Two filings, two clocks
AMS is the carrier's obligation: the vessel operator (and NVOCCs, for their house bills) transmits the manifest — parties, cargo description, container details — and must have AMS acceptance before cargo can be loaded. The deadline is 24 hours before loading at the origin port. For an NVOCC, this means passing house B/L data to the carrier in time to make the master AMS transmission.
ISF is the importer's obligation: the ten importer-supplied elements (seller, buyer, importer of record, consignee, manufacturer, ship-to, country of origin, HS-6, stuffing location, consolidator) plus two carrier elements, due 24 hours before the vessel departs the last foreign port. The two deadlines are close but not identical — AMS is anchored to loading, ISF to departure — and both must be satisfied on a US ocean import.

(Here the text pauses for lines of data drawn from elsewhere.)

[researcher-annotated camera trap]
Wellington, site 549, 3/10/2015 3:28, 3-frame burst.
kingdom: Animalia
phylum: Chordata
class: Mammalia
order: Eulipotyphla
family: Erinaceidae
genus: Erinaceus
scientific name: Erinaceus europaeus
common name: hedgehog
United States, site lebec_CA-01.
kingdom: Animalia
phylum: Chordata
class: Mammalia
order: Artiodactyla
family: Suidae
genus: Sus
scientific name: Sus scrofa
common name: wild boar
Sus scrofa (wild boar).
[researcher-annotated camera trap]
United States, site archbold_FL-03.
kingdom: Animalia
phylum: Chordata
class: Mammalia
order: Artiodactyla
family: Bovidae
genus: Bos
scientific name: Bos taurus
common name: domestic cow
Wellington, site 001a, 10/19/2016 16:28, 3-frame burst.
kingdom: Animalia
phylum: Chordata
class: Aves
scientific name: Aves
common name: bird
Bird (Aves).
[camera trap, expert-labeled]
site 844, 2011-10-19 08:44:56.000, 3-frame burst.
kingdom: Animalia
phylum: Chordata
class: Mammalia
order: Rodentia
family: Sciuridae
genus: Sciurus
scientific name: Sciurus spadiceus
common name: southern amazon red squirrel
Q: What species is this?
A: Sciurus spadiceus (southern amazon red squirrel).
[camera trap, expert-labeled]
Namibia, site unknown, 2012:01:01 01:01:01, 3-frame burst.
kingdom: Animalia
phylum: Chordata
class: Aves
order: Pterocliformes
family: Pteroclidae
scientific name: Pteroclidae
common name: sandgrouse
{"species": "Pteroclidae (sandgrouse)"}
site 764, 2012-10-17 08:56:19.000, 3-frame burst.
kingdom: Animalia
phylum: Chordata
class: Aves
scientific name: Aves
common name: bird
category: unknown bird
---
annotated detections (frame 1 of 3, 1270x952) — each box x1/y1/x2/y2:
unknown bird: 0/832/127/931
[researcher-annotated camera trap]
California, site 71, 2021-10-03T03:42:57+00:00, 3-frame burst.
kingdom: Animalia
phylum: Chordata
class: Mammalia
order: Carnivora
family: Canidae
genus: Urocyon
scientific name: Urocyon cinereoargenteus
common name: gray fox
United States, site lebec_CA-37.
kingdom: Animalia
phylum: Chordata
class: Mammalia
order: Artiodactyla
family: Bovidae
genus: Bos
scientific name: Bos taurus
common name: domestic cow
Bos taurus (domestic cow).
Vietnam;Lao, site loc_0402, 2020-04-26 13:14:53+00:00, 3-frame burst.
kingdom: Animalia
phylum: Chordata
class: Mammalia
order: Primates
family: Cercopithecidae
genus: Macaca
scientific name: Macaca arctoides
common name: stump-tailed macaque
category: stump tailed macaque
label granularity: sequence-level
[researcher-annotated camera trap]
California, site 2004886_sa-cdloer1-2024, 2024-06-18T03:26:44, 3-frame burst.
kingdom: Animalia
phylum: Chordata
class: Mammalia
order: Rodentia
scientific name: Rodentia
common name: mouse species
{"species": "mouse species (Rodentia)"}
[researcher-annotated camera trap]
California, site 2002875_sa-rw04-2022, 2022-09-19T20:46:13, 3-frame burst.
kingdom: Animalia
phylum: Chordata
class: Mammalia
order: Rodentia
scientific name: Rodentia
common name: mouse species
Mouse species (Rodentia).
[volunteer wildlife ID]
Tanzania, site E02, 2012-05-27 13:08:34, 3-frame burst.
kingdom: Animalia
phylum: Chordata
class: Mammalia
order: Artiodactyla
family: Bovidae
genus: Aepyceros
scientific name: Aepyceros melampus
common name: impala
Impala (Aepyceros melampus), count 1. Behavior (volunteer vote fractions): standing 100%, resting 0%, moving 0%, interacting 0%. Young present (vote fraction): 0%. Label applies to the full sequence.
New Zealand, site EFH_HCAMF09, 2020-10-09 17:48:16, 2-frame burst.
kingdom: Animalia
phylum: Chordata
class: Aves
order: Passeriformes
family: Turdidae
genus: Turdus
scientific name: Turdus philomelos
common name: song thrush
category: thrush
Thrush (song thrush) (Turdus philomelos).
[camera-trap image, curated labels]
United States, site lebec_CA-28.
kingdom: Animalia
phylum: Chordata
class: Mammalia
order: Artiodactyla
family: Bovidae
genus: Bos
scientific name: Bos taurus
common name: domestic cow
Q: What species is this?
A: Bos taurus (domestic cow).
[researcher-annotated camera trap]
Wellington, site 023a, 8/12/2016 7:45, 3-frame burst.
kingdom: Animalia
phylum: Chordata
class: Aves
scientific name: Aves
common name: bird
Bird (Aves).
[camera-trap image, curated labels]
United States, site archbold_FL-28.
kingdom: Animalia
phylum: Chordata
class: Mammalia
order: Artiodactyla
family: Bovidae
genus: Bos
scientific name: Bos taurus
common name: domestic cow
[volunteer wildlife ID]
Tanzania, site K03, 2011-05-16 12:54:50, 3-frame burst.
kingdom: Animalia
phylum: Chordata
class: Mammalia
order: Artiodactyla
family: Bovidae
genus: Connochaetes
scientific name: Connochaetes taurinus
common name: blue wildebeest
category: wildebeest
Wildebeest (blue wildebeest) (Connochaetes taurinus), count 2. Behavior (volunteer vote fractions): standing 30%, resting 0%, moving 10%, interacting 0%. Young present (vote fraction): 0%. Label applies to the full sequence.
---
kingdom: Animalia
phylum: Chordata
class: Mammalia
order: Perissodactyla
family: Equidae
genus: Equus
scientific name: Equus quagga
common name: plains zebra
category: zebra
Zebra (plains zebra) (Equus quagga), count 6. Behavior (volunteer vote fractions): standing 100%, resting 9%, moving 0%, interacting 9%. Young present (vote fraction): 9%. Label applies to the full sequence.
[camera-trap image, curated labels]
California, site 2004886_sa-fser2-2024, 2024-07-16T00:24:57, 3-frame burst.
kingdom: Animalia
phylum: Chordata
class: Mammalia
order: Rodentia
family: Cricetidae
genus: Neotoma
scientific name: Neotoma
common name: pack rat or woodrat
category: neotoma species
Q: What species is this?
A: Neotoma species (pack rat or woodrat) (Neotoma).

Why the distinction matters operationally
Miss AMS and the cargo physically cannot load — the terminal won't accept it without manifest acceptance. Miss ISF and the cargo may sail, but the importer faces liquidated damages up to $10,000 per violation plus elevated exam and hold rates at destination. Because the two filings draw on overlapping but distinct data from different parties, coordination failures — an NVOCC late with house data for AMS, or a supplier slow to confirm ISF elements — are a common source of avoidable cost. Both are early-data problems: the information exists at booking, but must be marshalled days before traditional documentation would collect it.